I could holler to Hon, Denish or Evon and resigned myself to yet another sign of weakness. Or I could ‘suck it up, princess’, and pick myself up. One was easier than the other. It was crystal clear which option was the apparent one. I picked myself up. And at that moment, if I strained enough to hear, I would hear that familiar chuckle. And just like that, the World righted itself again.


And in my heart, I hear you sing a song that Rita sings to me whenever I am down.

When it’s black,
Take a little time to hold yourself
Take a little time to feel around before it’s gone
You won’t let go but you still keep on falling down
Remember how you save me now from all of my wrongs.

If there’s love, just feel it,
And if there’s Life, we’ll see it.
This is no time to be alone,
I won’t let you go.

If your sky is falling,
Just take my hand and hold it.
You don’t have to be alone,
I won’t let you go.

And if you feel the fading of the light,
And you’re too weak to carry on the fight,
And all your friends that you count on have disappeared,
I’ll be here, not gone, forever holding on.


For your birthday today, Che celebrates you.

As your friend, I celebrate the awesomeness that you are. I applaud your loyalty, your allegiance. I honour today, your ability to always put others’ needs ahead of yours and your faith in friendship. I want to thank you for the countless times you lifted me out of the dumps with just a smile, or a hello, hey, how are you today? I am grateful for the memories you left behind for me, so I might be able to cherish them. I smile at the silly, outrageous things we’ve done when we were young and I want to tell you how thankful I am to be given a chance to grow up with you. For all the advises you gave me, I will remember them in time and carry in my hearts your words.

As your mummy, I celebrate a prince. My bouncing baby boy, who I have love with every being. A wish come true and my precious son. I miss you every second of the day. Not a day has pass that I have not thought of you. And in many ways, I’d like to remember the day you arrive safely in my arms, a gurgling chubby bundle of joy that I so adore. I love you doesn’t even begin to cover the magnitude of my love for you.

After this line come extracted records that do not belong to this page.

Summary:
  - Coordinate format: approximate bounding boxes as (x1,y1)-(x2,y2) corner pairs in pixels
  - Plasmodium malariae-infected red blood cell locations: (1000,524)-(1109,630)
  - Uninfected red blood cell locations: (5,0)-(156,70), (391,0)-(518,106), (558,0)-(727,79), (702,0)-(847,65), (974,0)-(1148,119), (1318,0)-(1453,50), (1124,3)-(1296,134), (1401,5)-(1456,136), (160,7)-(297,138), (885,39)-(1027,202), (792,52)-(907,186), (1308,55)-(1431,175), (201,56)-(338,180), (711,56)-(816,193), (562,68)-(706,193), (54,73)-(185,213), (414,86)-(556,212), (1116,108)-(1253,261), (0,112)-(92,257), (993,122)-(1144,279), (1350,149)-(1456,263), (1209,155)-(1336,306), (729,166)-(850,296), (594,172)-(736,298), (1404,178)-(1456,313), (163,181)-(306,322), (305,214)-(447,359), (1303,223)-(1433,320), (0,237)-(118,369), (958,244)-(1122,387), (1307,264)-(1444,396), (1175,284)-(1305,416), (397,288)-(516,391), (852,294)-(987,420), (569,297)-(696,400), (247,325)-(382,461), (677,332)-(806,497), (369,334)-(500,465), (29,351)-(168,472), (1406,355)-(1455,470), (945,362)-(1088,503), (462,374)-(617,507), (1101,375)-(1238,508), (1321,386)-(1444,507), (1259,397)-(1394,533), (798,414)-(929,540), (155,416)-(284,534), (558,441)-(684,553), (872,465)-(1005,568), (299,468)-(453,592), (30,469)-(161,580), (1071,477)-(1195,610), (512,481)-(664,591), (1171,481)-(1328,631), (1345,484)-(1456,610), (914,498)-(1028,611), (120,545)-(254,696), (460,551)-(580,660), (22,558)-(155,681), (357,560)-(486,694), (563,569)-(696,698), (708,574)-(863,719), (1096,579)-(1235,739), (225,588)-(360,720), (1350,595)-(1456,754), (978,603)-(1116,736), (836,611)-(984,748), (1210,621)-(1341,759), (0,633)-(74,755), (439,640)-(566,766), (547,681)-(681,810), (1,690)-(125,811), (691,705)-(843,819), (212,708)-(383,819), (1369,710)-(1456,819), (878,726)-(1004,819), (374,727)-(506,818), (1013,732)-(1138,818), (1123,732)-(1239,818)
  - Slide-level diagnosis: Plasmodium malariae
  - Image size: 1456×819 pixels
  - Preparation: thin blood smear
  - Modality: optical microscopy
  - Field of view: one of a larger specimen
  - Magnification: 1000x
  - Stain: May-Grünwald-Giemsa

As your sister, I celebrate a king. My baby. My pillar of strength and my cynical touch stone. My other half. My strength and my weakness. My reality and my dreams. My voice of reasoning. My sanctuary. My friend, my confidante. My Life. My Love. My King.

Happy Birthday, Nik. I know I’ve said these three words too much too often. I love you. My wish for you this year will be no different from the rest of the years. 


And here it goes one more time..

I hope that the days come easy and the moments pass slow,
And each road leads you where you want to go.
And if you’re faced with a choice, and you have to choose,
I hope you choose the one that means the most to you.
I hope you keep on walking, till you find a window,
If it’s cold outside, show the World the warmth of your smile.

But more than anything, more than anything,
My wish for you is that this Life becomes all that you want it to.
Your dreams stay big, and your worries stay small,
You never need to carry more than you can hold,
And while you’re out there getting where you’re getting to,
I hope you know somebody loves you.

I hope you never look back, but you never forget,
All the ones who love you, and the places you left.



Happy Birthday, baby boy. We just want to tell him, that we miss him and love him very much.